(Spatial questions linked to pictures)
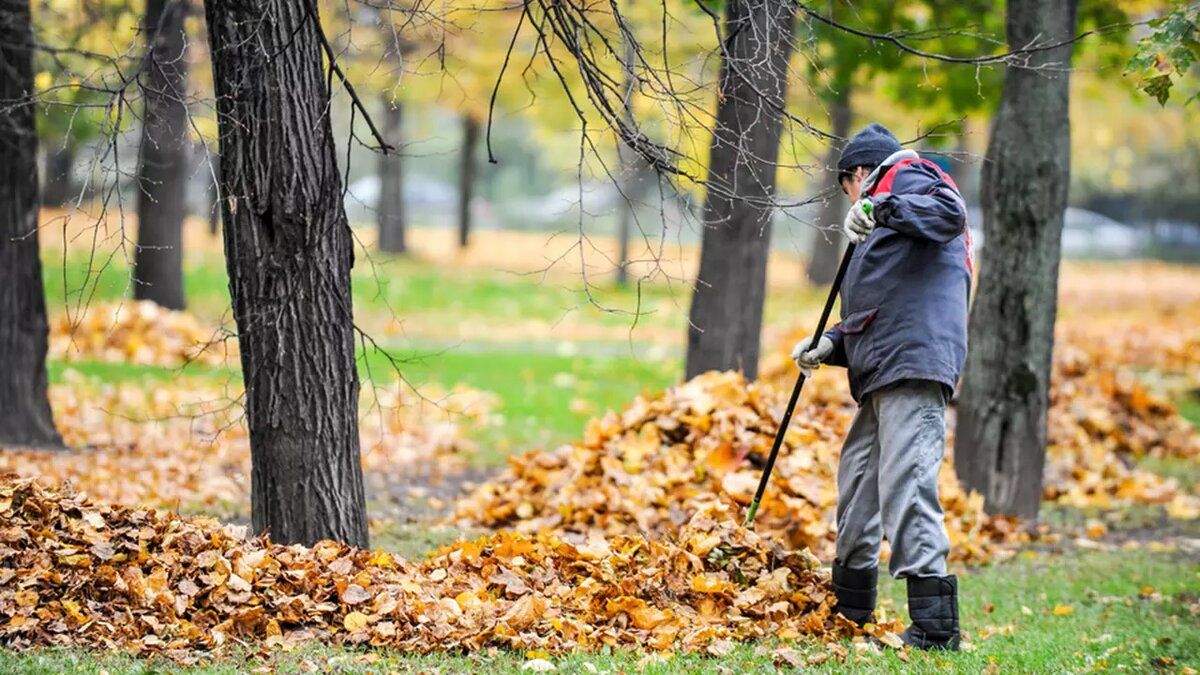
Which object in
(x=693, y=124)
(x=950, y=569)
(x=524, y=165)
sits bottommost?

Description of the task — Render every line of text in the data above as a JSON list of strings, one string per line, omitting blank lines and leaving the pictures out.

Answer for the task —
[
  "Which object in",
  "(x=693, y=124)",
  "(x=950, y=569)",
  "(x=524, y=165)",
  "sits bottommost?"
]